Monday, April 7, 2014

August 29th and 30th

The days following my mastectomy

I know people use the phrase "I feel like I have been hit by a mack truck" all the time. When I woke up from all of the anesthesia and medicine on August 29th, I really believed that I had been hit by an 18-wheeler. I looked down at my chest because I knew the grill marks still had to be imprinted on my chest. There were no grill marks, just my chest wrapped up like a mummy. Where breasts used to be - I was now flat. I was not allowed to unwrap the bandages for 48 hours, I so badly wanted to see how I looked - just how scary of a monster I would  be - but I couldn't peek.

Nurses came in and out. They were very anxious for me to get out of the bed, walk around, and use the bathroom so that I could be released. It all seemed crazy to me -  I had been hit by an 18-wheeler and they wanted me walking around and released that morning. A chipper little physical therapist came in to show me the exercises I needed to be doing over the next few days to aid in the healing and prevent lymphedema.  I did not like her from the moment she entered the room with that gleeful little smile and acted cheerful. I was in no mood for cheer. She wanted me to raise my arms...SHE MUST BE CRAZY.I literally did not feel like I could move my fingers, much less my arms. And then she expected me to get out of bed - this must be some sort of joke.

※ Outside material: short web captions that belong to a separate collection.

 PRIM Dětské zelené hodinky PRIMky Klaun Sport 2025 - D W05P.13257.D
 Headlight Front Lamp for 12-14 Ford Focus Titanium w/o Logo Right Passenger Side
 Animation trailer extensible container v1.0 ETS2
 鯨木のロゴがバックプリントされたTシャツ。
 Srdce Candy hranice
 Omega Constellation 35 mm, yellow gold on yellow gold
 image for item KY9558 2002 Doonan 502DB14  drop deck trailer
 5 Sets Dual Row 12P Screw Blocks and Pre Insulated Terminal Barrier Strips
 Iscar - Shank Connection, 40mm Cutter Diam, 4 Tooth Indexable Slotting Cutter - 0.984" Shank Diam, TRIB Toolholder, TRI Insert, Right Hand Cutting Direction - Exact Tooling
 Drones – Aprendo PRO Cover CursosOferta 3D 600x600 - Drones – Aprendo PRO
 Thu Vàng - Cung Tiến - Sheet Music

It was not. She made me get out of bed and move my arms. It took everything out of me just to stand up but I did it.

Another nurse came in to train Kevin on how to empty my drains. If waiting is the most cruel part of cancer, the drains are the second most cruel part of cancer. Basically drains are inserted into the surgical area to drain all excess fluid and blood. Tubing is put in at surgical site and then incisions are made on the side of your body where the tubing comes out and a bulb is attached which collects the fluids. The tubing is held in place by a stitch, a very painful, make you scream every time you move, kind of stitch.
 
 
 

Kevin's job for the next few days was to empty the drains every few hours and keep track of how much blood was coming out. Once the daily output became low enough, I could get the God-forsaken drains removed.

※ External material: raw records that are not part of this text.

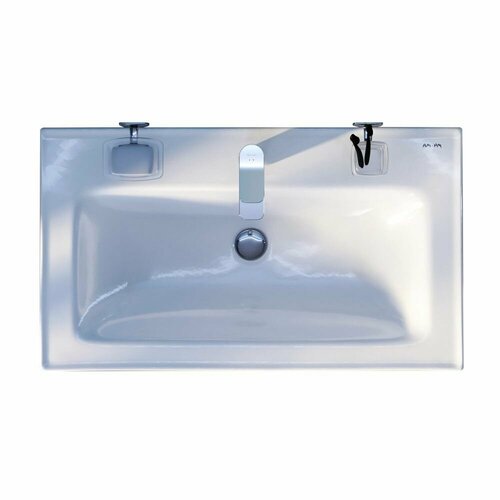 M85AWCC0802WG64 X-Joy, Раковина мебельная, керамическая, 80 см, встроенная, цвет: белый, глянец раковина в ванную полувстраиваемая оскар 75 прямоугольная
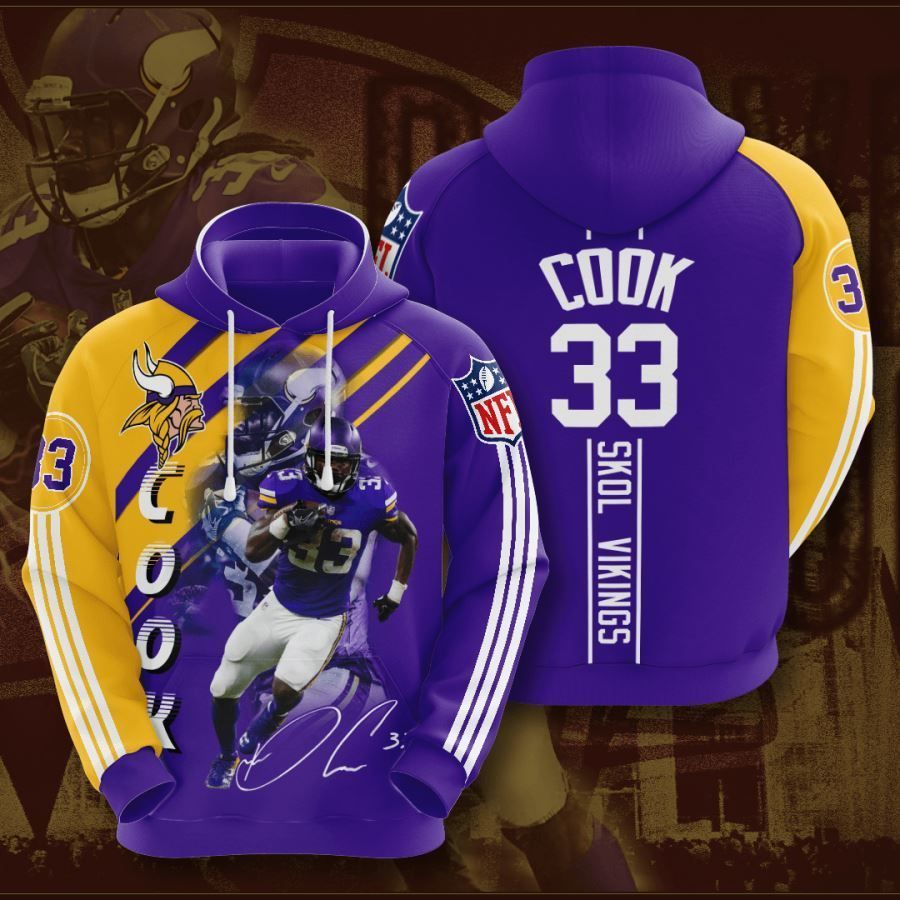 Minnesota Vikings No1229 Custom Hoodie 3D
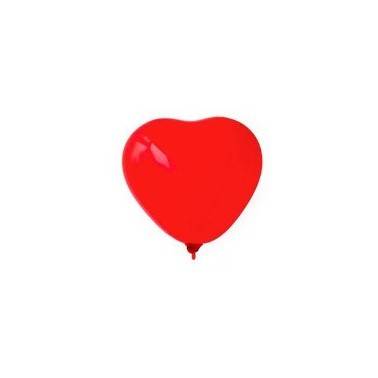 Globos forma corazón lisos 25 UN.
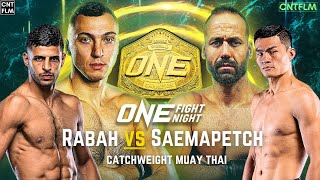 Mohamed Younes Rabah vs Saemapetch ONE Fight Night 17  4K [upl. by Haeluj]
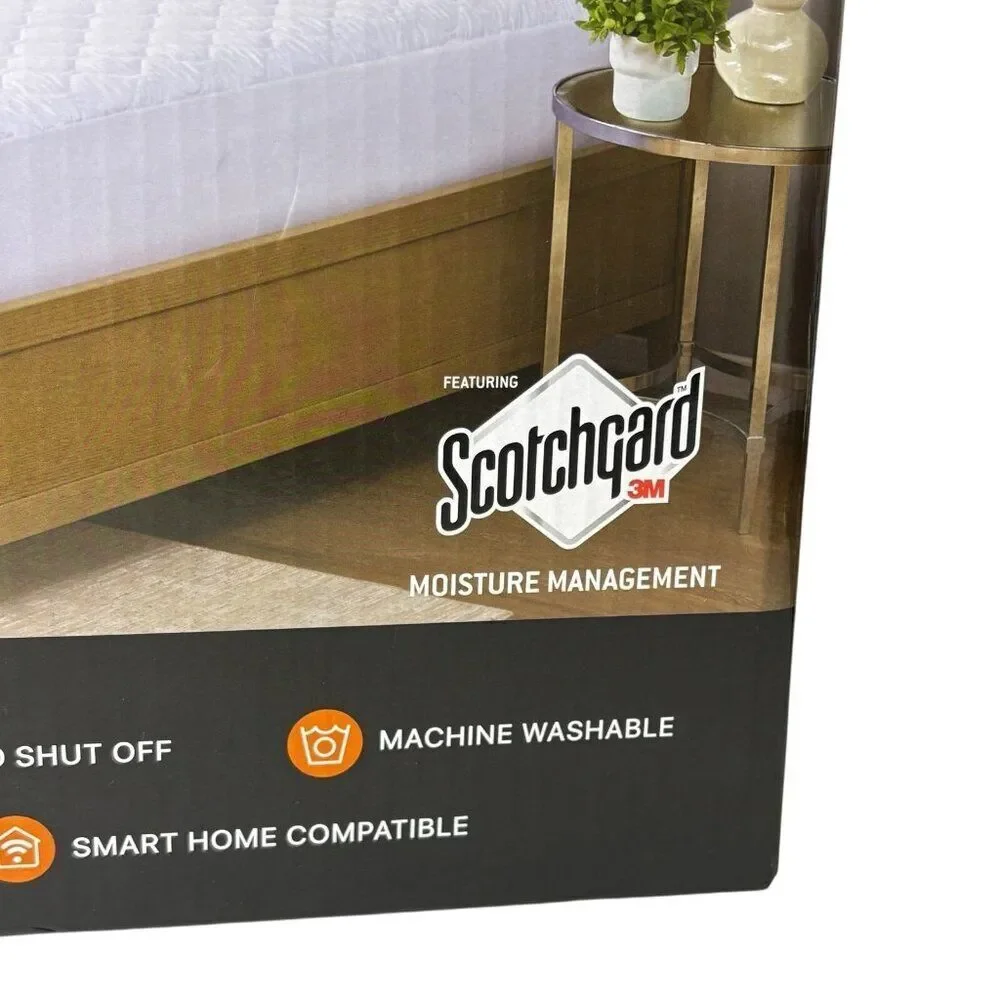 Beautyrest 3M Scotchgard Heated Mattress Pad - Electric Bed Warmer Full Size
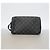 Beauty case Louis Vuitton Monogram Eclipse Dopp Kit Nero - vista 3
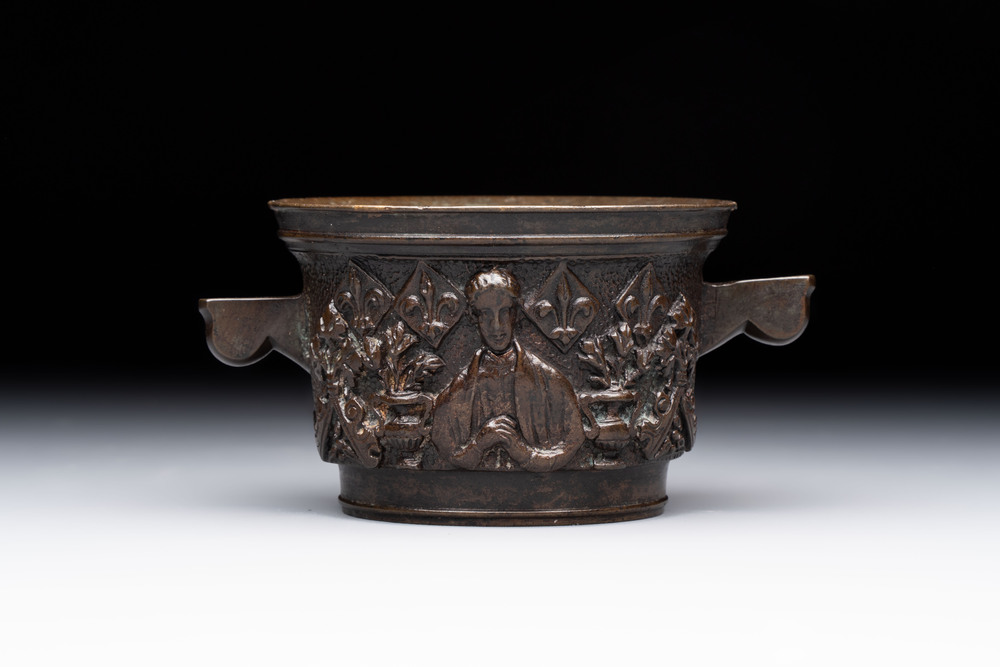 A French bronze mortar, 17th C.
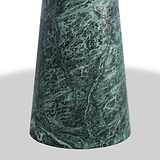 Langham Green Marble Round Side Table from Roseland Furniture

Before I knew it, they asked Kevin to go and get the car and they came in with a wheelchair to escort me out. I did not feel ready to leave the hospital, but they obviously thought I was. So home we went.

The next few days are very cloudy to me and I do not really remember much of those days...luckily. I was on some pretty strong pain meds and muscle relaxers. Kevin turned out to be an amazing nurse and made sure that I took my medicine and that my drains were emptied on schedule. I believe I slept for the majority of the next 48 hours.

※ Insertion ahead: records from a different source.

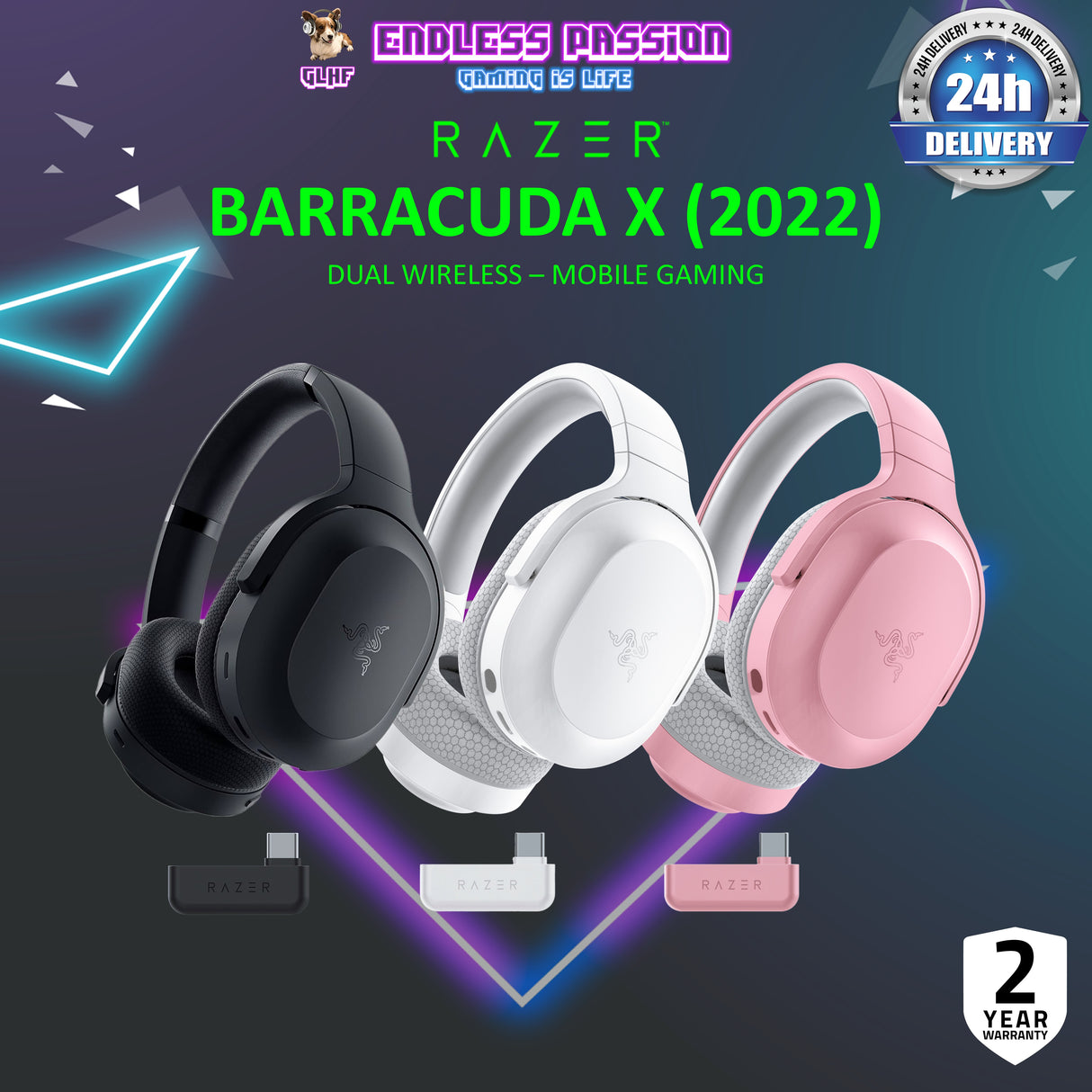 Razer Barracuda X (2022) - Wireless Multi-platform Gaming and Mobile Headset with Bluetooth 5.2 connection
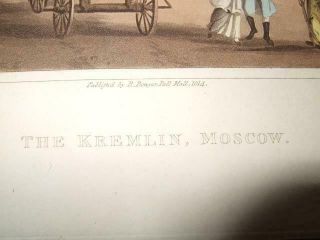 1814,  XL - VIEW,  KREMLIN MOSCOW Моско́вский Кремль,  RUSSIA,  OLDCOLOR,  MOSKAU,  MOSCOVIA 2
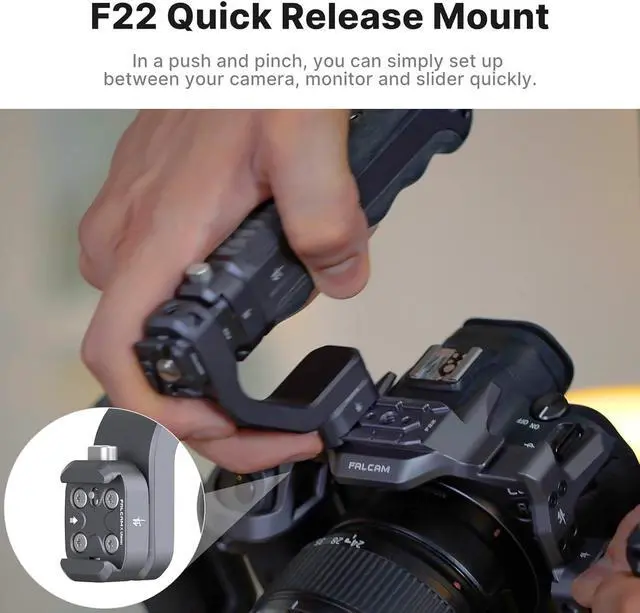 Alt view image 2 of 7 - F22 Camera Top Handle Quick Release Quick Release System Camera Video Shooting Accessories Filming, Detachable Handle Grip Sling Mode Camera Monopod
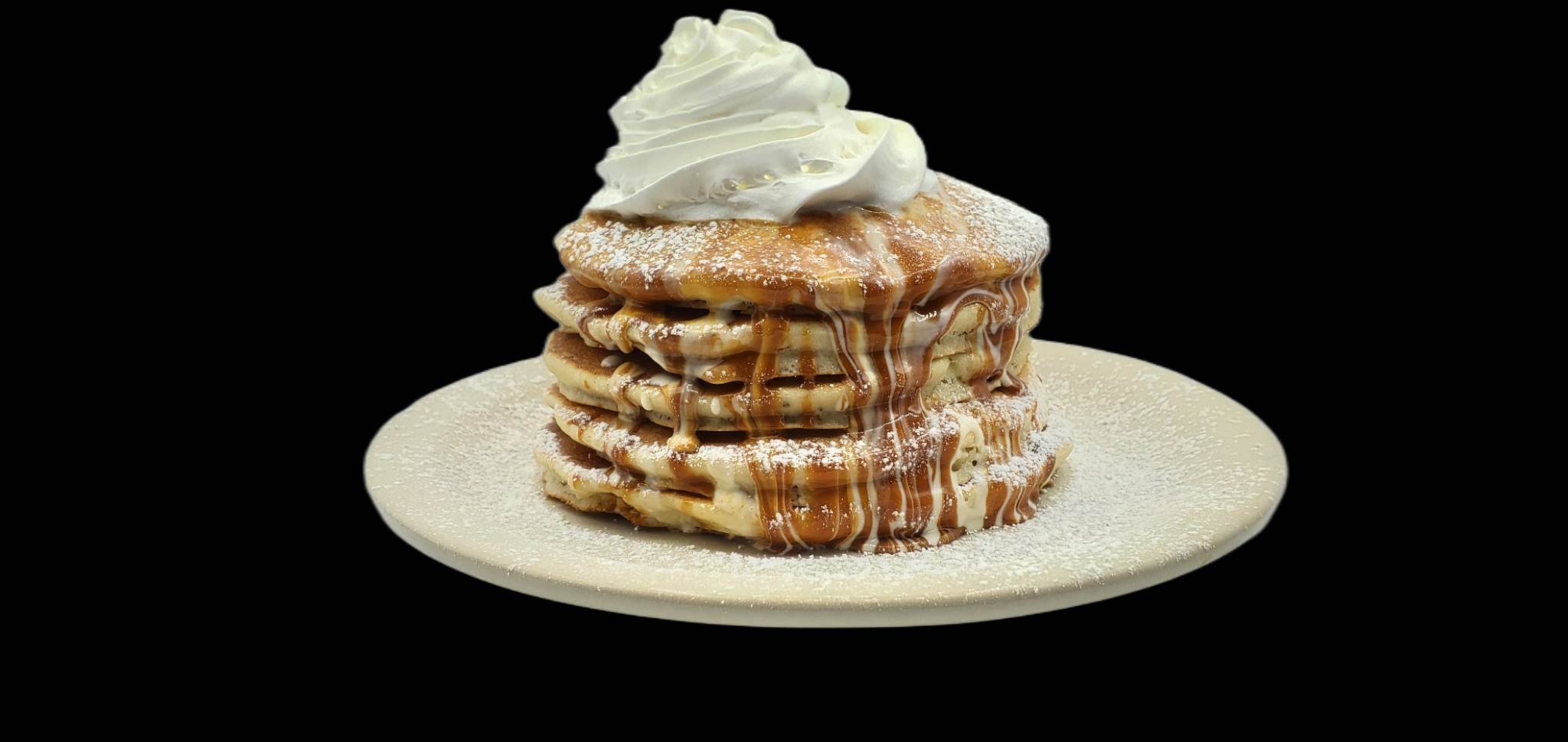 Order Tres Leches Pancakes - Full (5 Pancakes) food online from WePancakes store, Midwest City on bringmethat.com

When I woke up 48 hours later I was able to take a shower and remove the bandages. Of course, I could not do any of this alone, I could barely lift my arms. Thankfully, Kevin was there to help. I was so nervous about removing the bandages, I had no idea what things were going to look like underneath. We gently removed the bandages and I looked in the mirror and wept. I had looked at a million pictures on-line of post-mastectomy pictures but nothing can prepare you for seeing yourself. I made it into the shower and sobbed the entire time that Kevin washed me. I was sobbing because of how I looked and I was sobbing because my husband was having to wash me and I could not even wash myself. This was a new low. Kevin was so kind; he was more kind than I ever deserved. The shower literally took everything out of me and I went straight back to bed. I wanted to sleep. I wanted this to all be a nightmare. I never wanted to see myself in the mirror again. For now, I would sleep.